Eye and ear care for pets

Grooming is more than just brushing your pet’s fur so they can look good, looking after their eyes and ears is just as important. Read our blog to find out how to care for your pet's eyes and ears.

14th February 2019

Grooming is more than just brushing your pet’s fur so they can look good. After all, when taking care of our own looks there’s so much more to it than keeping our hair clean and well kept and it’s the same for our dogs or cats. So, it’s important that we keep our pet’s teeth, ears and eyes groomed and clean.

Eyes

If you watch your pet for a minute or two, you’ll notice just how much they use their eyes and how important sight is to our pets. From a dog eagerly staring at a ball, waiting for it to be thrown, to a cat looking out through the window at the birds in the trees.

As a responsible pet owner, it’s our job to make sure their eyes stay healthy and sharp for as long as possible.

For most pets, healthy eyes require very little grooming but it’s important to keep a close eye on any changes. This way you’ll be able to catch any small issues before they develop into big problems.

Some dog breeds will need their long hair clipped or tied back to keep it from irritating their eyes.

Otherwise, you might just want to take a damp cloth to wash away any dust, mud or mucus in or around their eyes.

Always keep an eye out for grass seeds though as they can cause irritation and even infection.

Signs of an eye infection

  • Squinting or keeping their eyelid shut
  • Streaming tears
  • Scratching at their eye
  • Redness on the eyeball
  • Crusty discharge or yellow, persistent mucus

Close up of a dog panting

Ears

Your dog or cat might never have experienced an ear problem, and that’s great, but other pets are not so lucky.
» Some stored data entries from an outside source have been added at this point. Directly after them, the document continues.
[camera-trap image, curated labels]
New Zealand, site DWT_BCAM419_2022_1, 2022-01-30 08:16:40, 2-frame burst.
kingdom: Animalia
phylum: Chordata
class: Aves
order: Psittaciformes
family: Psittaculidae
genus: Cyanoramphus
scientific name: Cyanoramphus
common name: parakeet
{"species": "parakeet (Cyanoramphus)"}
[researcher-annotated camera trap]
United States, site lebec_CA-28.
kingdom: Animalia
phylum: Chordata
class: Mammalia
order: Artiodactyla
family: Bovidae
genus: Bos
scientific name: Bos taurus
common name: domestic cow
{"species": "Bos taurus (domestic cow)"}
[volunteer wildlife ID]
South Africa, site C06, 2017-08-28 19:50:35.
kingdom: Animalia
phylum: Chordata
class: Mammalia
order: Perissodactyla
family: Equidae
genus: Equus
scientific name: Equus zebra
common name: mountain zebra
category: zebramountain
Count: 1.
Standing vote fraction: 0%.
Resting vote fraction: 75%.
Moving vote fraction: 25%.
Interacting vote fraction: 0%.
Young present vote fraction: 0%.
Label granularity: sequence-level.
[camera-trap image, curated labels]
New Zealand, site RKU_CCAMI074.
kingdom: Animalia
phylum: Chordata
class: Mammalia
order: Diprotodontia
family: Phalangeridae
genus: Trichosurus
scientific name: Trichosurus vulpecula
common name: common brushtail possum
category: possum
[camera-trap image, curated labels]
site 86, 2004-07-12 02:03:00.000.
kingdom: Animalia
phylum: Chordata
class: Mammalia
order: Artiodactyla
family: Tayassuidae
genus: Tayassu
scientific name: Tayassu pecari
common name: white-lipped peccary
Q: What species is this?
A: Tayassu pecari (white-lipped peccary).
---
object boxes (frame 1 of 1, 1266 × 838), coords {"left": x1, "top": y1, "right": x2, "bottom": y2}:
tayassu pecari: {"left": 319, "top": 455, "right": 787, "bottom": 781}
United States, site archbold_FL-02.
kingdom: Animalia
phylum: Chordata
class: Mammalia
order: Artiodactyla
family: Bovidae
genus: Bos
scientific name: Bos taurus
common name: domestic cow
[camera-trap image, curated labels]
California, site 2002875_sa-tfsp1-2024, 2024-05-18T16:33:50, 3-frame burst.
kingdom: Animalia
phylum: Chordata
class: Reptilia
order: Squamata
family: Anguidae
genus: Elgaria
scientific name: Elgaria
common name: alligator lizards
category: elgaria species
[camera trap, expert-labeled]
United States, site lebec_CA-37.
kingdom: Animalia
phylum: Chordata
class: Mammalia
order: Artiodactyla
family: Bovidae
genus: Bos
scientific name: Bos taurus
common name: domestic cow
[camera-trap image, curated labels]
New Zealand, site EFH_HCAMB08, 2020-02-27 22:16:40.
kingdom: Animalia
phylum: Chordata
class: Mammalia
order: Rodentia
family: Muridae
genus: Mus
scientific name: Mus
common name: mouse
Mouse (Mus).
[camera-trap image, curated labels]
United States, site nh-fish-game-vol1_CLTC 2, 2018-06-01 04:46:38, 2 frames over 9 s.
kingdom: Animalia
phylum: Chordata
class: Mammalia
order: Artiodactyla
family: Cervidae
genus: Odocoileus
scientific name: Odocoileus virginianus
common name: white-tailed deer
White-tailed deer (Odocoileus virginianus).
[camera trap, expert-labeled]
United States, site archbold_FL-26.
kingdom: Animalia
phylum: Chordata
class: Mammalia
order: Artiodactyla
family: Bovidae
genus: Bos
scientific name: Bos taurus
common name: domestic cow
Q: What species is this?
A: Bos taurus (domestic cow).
Our pet’s ears are designed in a way that means moisture and debris can sometimes accumulate and cause some problems. The canal is almost a perfect breeding ground for bacteria which can often lead to an ear infection.

You might want to consider cleaning your pet’s ears so to avoid any unnecessary infections, and this is quick and simple. You’ll need some ear cleaner drops which are available to buy at most pet shops and veterinary clinics.

Once you’ve got your drops get cosy with your pet and check for any discharge, gunk or cuts in your pet’s ear canal. If it’s all good and there’s no sign of an infection, then just squeeze a few drops into the canal and voila.

Your dog or cat will probably feel the need to shake their head, and that’s normal. If you’ve ever had the delight of having to use ear drops, you’ll know how they’re feeling.

Signs of an ear infection

  • Head shaking or tilting
  • Scratching at their ear
  • Redness or swelling of their ear
  • A waxy build-up or discharge
  • Foul smelling ears

An ear infection and ear mites symptomscan look very similar but will require different treatments so always speak to your vet so they can provide the right care.

These quick and easy steps only take a few minutes a week but will help keep your pet happy and healthy.